Tasks to complete:
(1) In the text below about MeCP2 and the MET gene, do these statements agree with it? Answer yes or no for each, and quote the words from the text that decide it. (a) MeCP2 binding raises MET expression when the rs1858830 C allele is present. (b) The drop in MET expression in the temporal cortex of females with RTT comes from enrichment of the rs1858830 C allele. (c) Female ASD cases had lower MET expression than sex-matched controls.
(2) In the text below about MeCP2 and the MET gene, rewrite the paragraph that begins "Single nucleotide variants (SNV)" as a short list of its main facts.

Document section:
....
Transcriptional regulation of the MET receptor tyrosine kinase gene by MeCP2 and sex-specific expression in autism and Rett syndrome

Abstract

Single nucleotide variants (SNV) in the gene encoding the MET receptor tyrosine kinase have been associated with an increased risk for autism spectrum disorders (ASD). The MET promoter SNV rs1858830 C 'low activity' allele is enriched in ASD, associated with reduced protein expression, and impacts functional and structural circuit connectivity in humans. To gain insight into the transcriptional regulation of MET on ASD-risk etiology, we examined an interaction between the methyl CpG-binding protein 2 (MeCP2) and the MET 5' promoter region. Mutations in MeCP2 cause Rett syndrome (RTT), a predominantly female neurodevelopmental disorder sharing some ASD clinical symptoms. MeCP2 binds to a region of the MET promoter containing the ASD-risk SNV, and displays rs1858830 genotype-specific binding in human neural progenitor cells derived from the olfactory neuroepithelium. MeCP2 binding enhances MET expression in the presence of the rs1858830 C allele, but MET transcription is attenuated by RTT-specific mutations in MeCP2. In the postmortem temporal cortex, a region normally enriched in MET, gene expression is reduced dramatically in females with RTT, although not due to enrichment of the rs1858830 C 'low activity' allele. We newly identified a sex-based reduction in MET expression, with male ASD cases, but not female ASD cases compared with sex-matched controls. The experimental data reveal a prominent allele-specific regulation of MET transcription by MeCP2. The mechanisms underlying the pronounced reduction of MET in ASD and RTT temporal cortex are distinct and likely related to factors unique to each disorder, including a noted sex bias.

Figure 1

MeCP2 directly binds to the MET promoter. (a) Schematic of the 5′ promoter region of MET drawn to scale; Human Genome Browser (hg19), chr7: 116098419–116099867. Horizontal lines indicate the relative locations for the CpG island (green), primers used in ChIP assays (gray), functional promoter variant (rs1858830), MET transcriptional start site (TSS). (b) Anti-MeCP2 antibody directly pulls down the MET promoter sequence using primers 2 and 7 (red bars). Anti-acetyl histone 3 (H3) and anti-immunoglobulin G (IgG) antibodies were used as positive and negative controls, respectively. (c) qPCR analysis of ChIP by MeCP2 of the MET promoter sequence using primer 7. *P<0.001.
....
Extracted data:

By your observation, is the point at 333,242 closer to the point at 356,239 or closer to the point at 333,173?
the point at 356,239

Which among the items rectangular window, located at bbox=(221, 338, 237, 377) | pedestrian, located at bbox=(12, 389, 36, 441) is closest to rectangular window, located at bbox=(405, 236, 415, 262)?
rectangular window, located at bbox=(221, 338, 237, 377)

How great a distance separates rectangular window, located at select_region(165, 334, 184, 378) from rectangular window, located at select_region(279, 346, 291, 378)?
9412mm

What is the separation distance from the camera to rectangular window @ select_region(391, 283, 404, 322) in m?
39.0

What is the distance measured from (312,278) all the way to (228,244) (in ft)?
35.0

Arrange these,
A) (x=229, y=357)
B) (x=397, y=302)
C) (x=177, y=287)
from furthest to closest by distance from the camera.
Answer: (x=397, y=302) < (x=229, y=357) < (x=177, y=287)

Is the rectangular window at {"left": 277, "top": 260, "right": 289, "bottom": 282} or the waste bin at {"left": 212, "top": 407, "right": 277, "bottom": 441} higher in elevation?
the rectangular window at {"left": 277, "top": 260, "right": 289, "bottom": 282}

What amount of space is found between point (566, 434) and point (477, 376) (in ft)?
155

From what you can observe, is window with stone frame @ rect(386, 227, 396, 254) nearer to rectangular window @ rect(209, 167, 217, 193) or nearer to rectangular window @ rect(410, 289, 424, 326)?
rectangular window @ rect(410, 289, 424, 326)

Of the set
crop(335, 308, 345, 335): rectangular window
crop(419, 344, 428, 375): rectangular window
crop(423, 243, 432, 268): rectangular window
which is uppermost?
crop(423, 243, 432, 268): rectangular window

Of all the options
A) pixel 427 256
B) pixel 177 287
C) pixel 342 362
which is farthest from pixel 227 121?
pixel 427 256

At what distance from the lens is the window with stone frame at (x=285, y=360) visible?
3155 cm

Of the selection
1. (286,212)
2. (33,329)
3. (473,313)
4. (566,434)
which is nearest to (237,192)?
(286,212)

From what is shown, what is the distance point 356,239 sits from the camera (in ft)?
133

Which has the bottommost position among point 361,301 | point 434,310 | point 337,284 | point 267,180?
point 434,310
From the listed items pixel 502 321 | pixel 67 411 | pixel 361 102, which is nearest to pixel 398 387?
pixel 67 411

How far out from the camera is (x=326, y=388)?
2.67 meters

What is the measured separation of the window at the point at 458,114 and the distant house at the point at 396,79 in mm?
....
Solutions:
(1)
(a) Yes: "MeCP2 binding enhances MET expression in the presence of the rs1858830 C allele"
(b) No: "although not due to enrichment of the rs1858830 C 'low activity' allele"
(c) No: "with male ASD cases, but not female ASD cases compared with sex-matched controls"

(2)
- Single nucleotide variants in the MET gene, which encodes a receptor tyrosine kinase, are linked to higher autism spectrum disorder (ASD) risk.
- The rs1858830 C "low activity" allele in the MET promoter is enriched in ASD. It is tied to lower protein expression and affects brain circuit connectivity in humans.
- The study looked at how MeCP2 interacts with the MET 5' promoter region. MeCP2 mutations cause Rett syndrome (RTT), a mostly female disorder that shares some ASD symptoms.
- MeCP2 binds the promoter region that holds the risk variant. In human neural progenitor cells from the olfactory neuroepithelium, this binding depends on rs1858830 genotype.
- MeCP2 boosts MET expression when the C allele is present, but RTT-specific MeCP2 mutations weaken MET transcription.
- In postmortem temporal cortex, MET expression is sharply lower in females with RTT, but not because of C allele enrichment.
- MET expression is reduced in male ASD cases but not in female ASD cases, compared with sex-matched controls.
- MeCP2 regulates MET transcription in an allele-specific way.
- The MET reduction has different causes in ASD and RTT, likely tied to factors unique to each disorder, including a sex bias.